(Beginning of Supplied records)

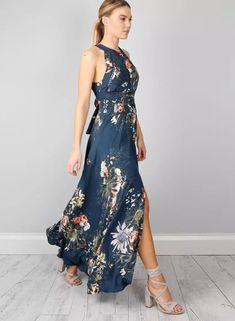 Halter Backless Floral Printed Maxi Dress | victoriaswing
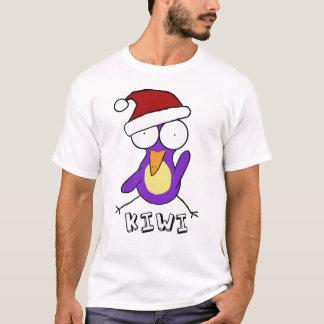 Camiseta púrpura del kiwi de Santa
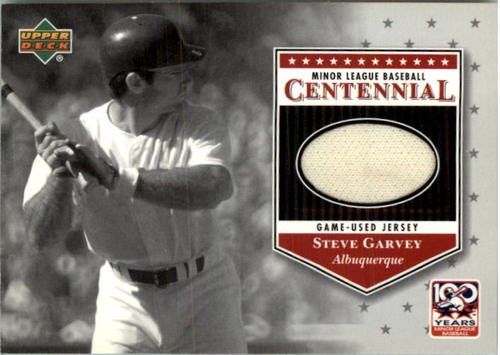 Photo of 2001 Upper Deck Minors Centennial Game Jersey #JSG Steve Garvey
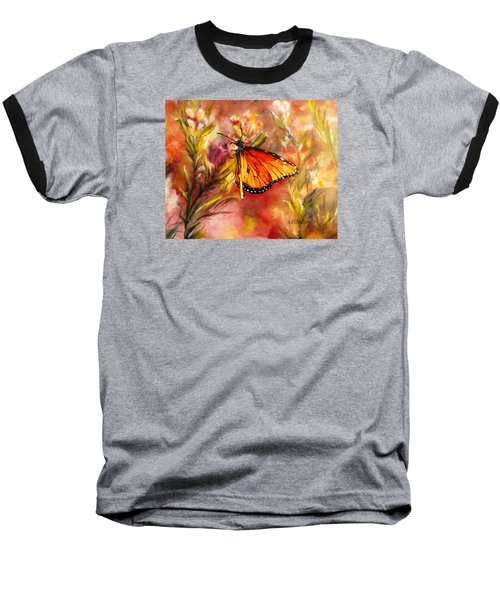 Baseball T-Shirt featuring the painting Monarch Beauty by Karen Kennedy Chatham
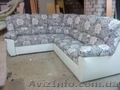 Изготовление мягкой мебели под заказ - Изображение #2, Объявление #733768
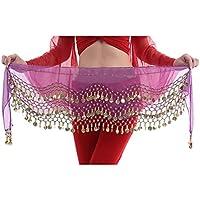 Hee Grand 3filas danza del vientre baile Hip bufanda falda cinturón con 128monedas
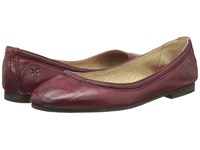 Frye Carson Ballet Burnt Red Antique Soft Vintage Women's Flat Shoes Tan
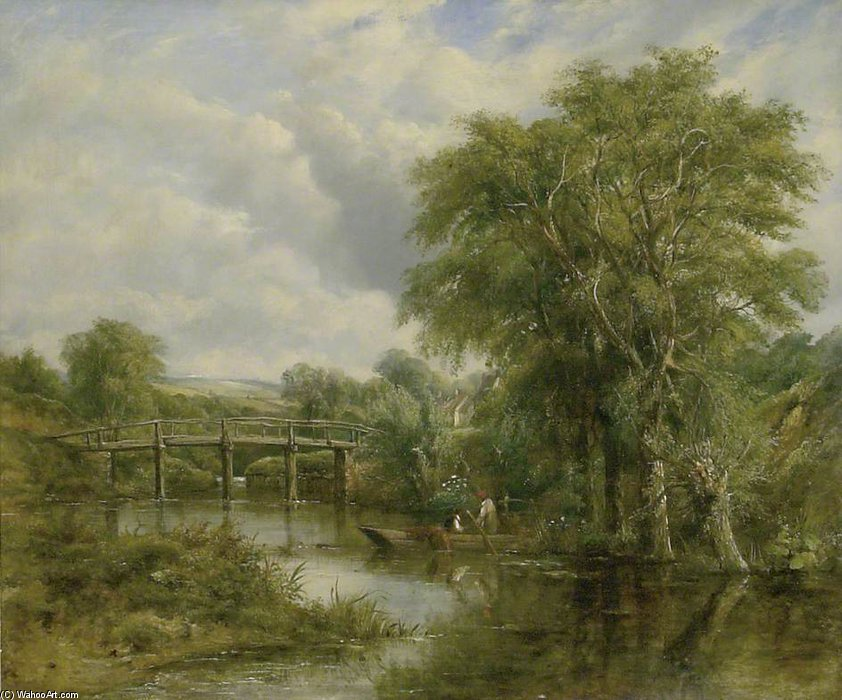 River Landscape by Frederick Waters (William) Watts (1800-1870, United Kingdom) | Paintings Reproductions Frederick Waters (William) Watts | ArtsDot.com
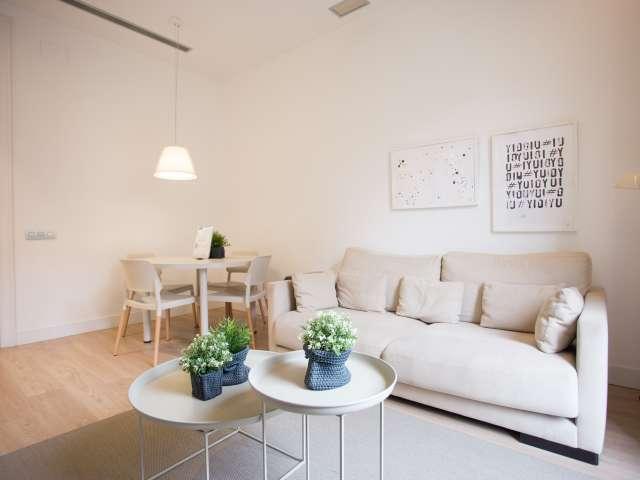 Appartamento in affitto in Eixample Esquerra, Barcelona 2 camere da letto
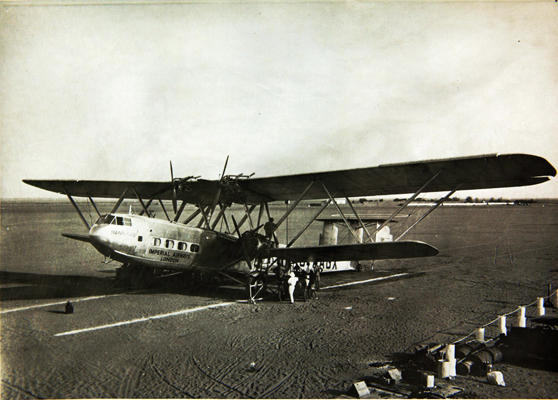 Handley-Page HP.5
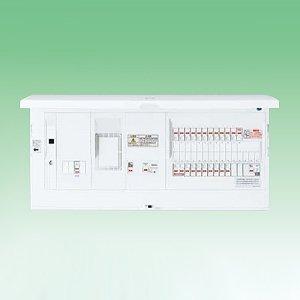 卸し売り購入 パナソニック LAN通信型 B072J4ZJ8D HEMS対応住宅分電盤 BHH36282S2EV 《スマートコスモ 主幹容量60A コンパクト21》 EVPHEV充電回路太陽光発電システムエコキュートIH対応 リミッタースペース付 主幹容量60A 回路数28+回路スペース数2 BHH36282S2EV B072J4ZJ8D, 宅配タイヤ太郎:44797a4f --- a0267596.xsph.ru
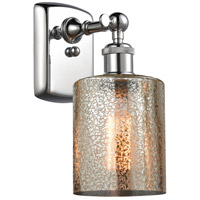 Innovations Lighting 516-1W-PC-G116-LED Cobbleskill LED 5 inch Polished Chrome Sconce Wall Light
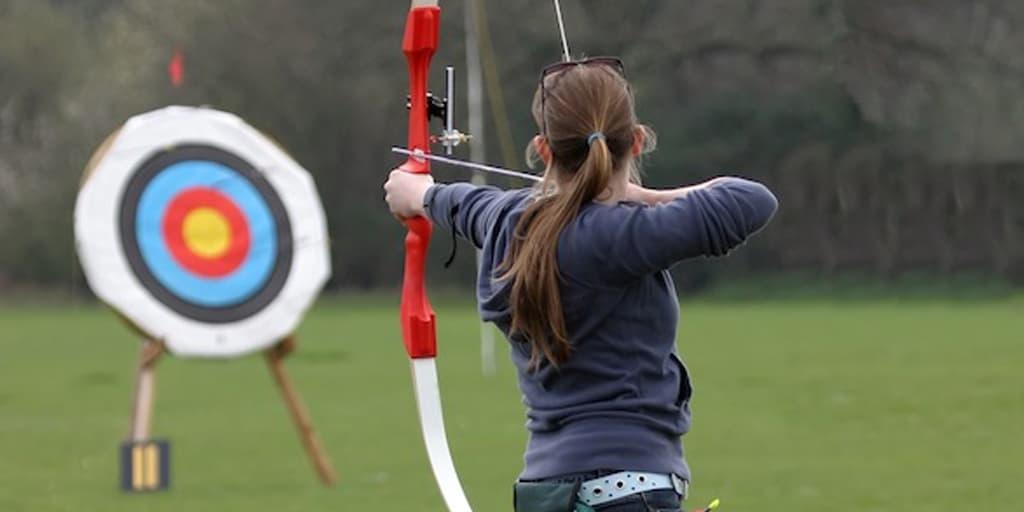 Basics of Archery in Chennai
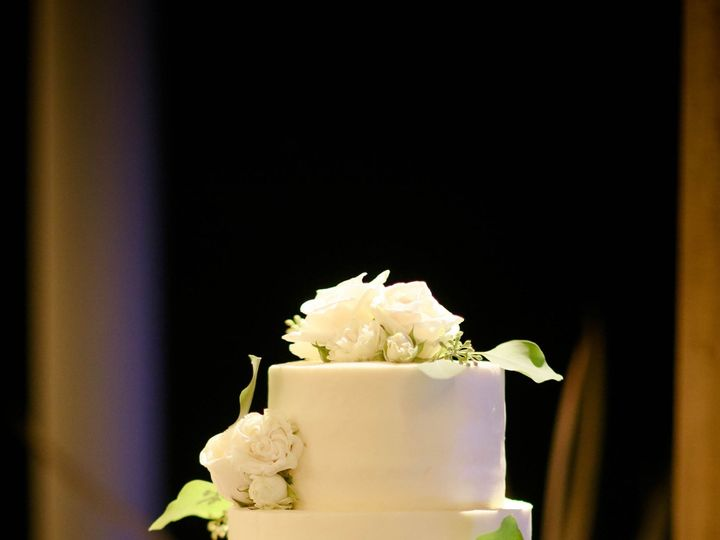 Tmx Ad 424 51 959193 157695430944867 Windsor, CA wedding cake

(End of Supplied records)

> **Task**
Could you transcribe all of the data exactly, keeping every picture out of the copy?

> **Final answer**
 Halter Backless Floral Printed Maxi Dress | victoriaswing
 Camiseta púrpura del kiwi de Santa
 Photo of 2001 Upper Deck Minors Centennial Game Jersey #JSG Steve Garvey
 Baseball T-Shirt featuring the painting Monarch Beauty by Karen Kennedy Chatham
 Изготовление мягкой мебели под заказ - Изображение #2, Объявление #733768
 Hee Grand 3filas danza del vientre baile Hip bufanda falda cinturón con 128monedas
 Frye Carson Ballet Burnt Red Antique Soft Vintage Women's Flat Shoes Tan
 River Landscape by Frederick Waters (William) Watts (1800-1870, United Kingdom) | Paintings Reproductions Frederick Waters (William) Watts | ArtsDot.com
 Appartamento in affitto in Eixample Esquerra, Barcelona 2 camere da letto
 Handley-Page HP.5
 卸し売り購入 パナソニック LAN通信型 B072J4ZJ8D HEMS対応住宅分電盤 BHH36282S2EV 《スマートコスモ 主幹容量60A コンパクト21》 EVPHEV充電回路太陽光発電システムエコキュートIH対応 リミッタースペース付 主幹容量60A 回路数28+回路スペース数2 BHH36282S2EV B072J4ZJ8D, 宅配タイヤ太郎:44797a4f --- a0267596.xsph.ru
 Innovations Lighting 516-1W-PC-G116-LED Cobbleskill LED 5 inch Polished Chrome Sconce Wall Light
 Basics of Archery in Chennai
 Tmx Ad 424 51 959193 157695430944867 Windsor, CA wedding cake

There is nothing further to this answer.